* What you have to do
Count the lines in the data below that contain the string "dark", treating uppercase and lowercase as different. Reply with the number alone.

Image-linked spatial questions
"""

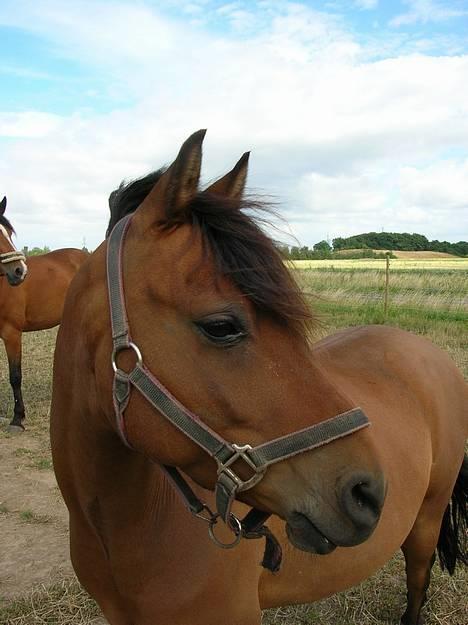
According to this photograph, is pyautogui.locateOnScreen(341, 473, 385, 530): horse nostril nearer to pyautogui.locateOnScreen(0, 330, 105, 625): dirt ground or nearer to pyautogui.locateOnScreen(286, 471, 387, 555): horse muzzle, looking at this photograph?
pyautogui.locateOnScreen(286, 471, 387, 555): horse muzzle

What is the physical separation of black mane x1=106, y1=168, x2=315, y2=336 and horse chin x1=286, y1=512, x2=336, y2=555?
1.65 ft

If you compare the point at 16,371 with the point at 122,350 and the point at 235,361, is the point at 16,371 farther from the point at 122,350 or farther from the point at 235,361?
the point at 235,361

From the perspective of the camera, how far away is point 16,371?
712 centimetres

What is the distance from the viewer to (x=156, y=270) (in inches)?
61.9

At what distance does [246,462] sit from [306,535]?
247mm

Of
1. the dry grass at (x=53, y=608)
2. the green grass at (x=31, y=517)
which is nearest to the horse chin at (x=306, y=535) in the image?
the dry grass at (x=53, y=608)

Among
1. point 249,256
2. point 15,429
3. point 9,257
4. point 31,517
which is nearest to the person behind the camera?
point 249,256

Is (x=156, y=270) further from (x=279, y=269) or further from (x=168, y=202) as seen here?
(x=279, y=269)

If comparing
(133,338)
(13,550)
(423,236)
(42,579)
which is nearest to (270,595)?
(133,338)

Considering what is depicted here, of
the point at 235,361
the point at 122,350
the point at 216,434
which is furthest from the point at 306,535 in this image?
the point at 122,350

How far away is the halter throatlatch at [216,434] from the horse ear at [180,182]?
21 centimetres

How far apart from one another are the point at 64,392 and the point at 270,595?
123 cm

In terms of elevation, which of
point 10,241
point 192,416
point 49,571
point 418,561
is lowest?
point 49,571

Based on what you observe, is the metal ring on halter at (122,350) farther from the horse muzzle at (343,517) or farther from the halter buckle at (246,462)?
the horse muzzle at (343,517)
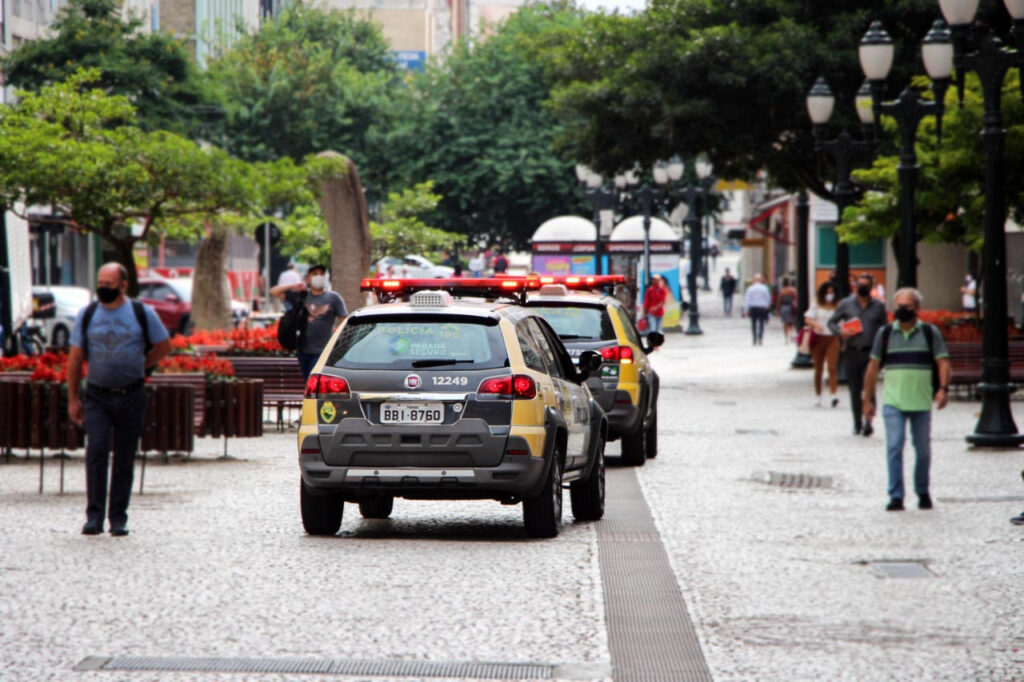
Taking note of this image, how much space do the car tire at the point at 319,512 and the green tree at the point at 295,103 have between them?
52191mm

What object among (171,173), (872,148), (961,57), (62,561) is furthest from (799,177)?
(62,561)

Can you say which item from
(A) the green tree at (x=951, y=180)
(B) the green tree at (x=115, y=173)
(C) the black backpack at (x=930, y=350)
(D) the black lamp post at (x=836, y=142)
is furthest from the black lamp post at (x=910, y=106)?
(B) the green tree at (x=115, y=173)

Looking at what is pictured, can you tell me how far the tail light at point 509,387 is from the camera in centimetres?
1094

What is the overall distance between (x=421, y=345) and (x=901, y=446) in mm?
3941

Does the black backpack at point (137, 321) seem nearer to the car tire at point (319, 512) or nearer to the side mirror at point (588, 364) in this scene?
the car tire at point (319, 512)

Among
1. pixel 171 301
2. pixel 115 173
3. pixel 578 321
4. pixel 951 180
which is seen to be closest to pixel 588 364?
pixel 578 321

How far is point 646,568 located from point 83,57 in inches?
1664

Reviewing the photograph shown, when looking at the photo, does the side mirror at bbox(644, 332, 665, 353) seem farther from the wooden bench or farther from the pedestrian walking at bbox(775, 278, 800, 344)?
the pedestrian walking at bbox(775, 278, 800, 344)

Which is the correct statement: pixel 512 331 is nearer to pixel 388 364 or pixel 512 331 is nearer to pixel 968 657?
pixel 388 364

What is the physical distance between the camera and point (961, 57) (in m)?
18.3

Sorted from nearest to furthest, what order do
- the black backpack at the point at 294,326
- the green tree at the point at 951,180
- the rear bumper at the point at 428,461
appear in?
the rear bumper at the point at 428,461, the black backpack at the point at 294,326, the green tree at the point at 951,180

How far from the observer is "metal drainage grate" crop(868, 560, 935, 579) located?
9766 millimetres

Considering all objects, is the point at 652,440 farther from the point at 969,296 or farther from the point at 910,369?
the point at 969,296

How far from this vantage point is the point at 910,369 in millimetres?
13195
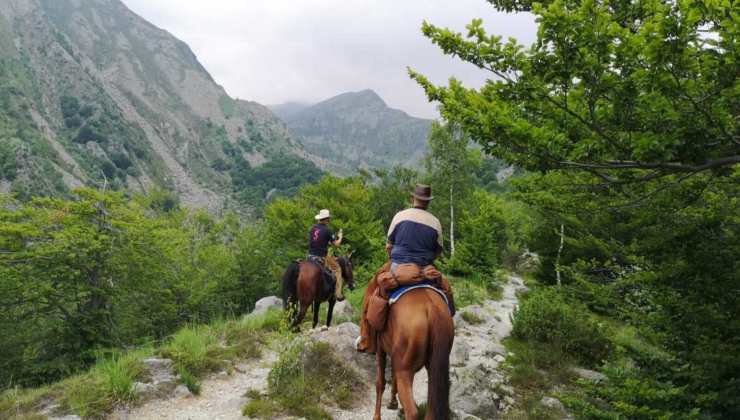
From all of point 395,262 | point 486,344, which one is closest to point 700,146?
point 395,262

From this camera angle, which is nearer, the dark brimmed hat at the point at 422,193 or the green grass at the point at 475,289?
the dark brimmed hat at the point at 422,193

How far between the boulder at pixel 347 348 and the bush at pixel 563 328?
492cm

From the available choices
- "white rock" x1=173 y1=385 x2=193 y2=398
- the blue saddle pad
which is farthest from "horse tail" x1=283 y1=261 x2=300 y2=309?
the blue saddle pad

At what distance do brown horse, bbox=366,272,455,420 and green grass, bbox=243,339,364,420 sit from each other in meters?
1.97

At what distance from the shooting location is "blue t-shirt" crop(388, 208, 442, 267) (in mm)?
5688

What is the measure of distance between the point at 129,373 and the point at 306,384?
9.55ft

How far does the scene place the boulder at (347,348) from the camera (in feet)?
25.6

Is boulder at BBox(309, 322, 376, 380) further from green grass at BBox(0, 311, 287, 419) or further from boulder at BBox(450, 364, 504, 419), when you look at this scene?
boulder at BBox(450, 364, 504, 419)

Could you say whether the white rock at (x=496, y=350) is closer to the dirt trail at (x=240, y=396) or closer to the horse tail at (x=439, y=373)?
the dirt trail at (x=240, y=396)

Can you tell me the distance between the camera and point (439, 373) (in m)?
4.79

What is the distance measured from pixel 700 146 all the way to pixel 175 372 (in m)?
Answer: 8.15

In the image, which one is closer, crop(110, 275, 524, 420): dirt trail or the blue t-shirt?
the blue t-shirt

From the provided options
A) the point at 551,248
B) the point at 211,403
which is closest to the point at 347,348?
the point at 211,403

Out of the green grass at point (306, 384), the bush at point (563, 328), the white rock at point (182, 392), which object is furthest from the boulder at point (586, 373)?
the white rock at point (182, 392)
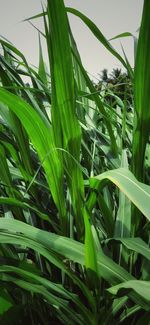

"""

* Output of the task
2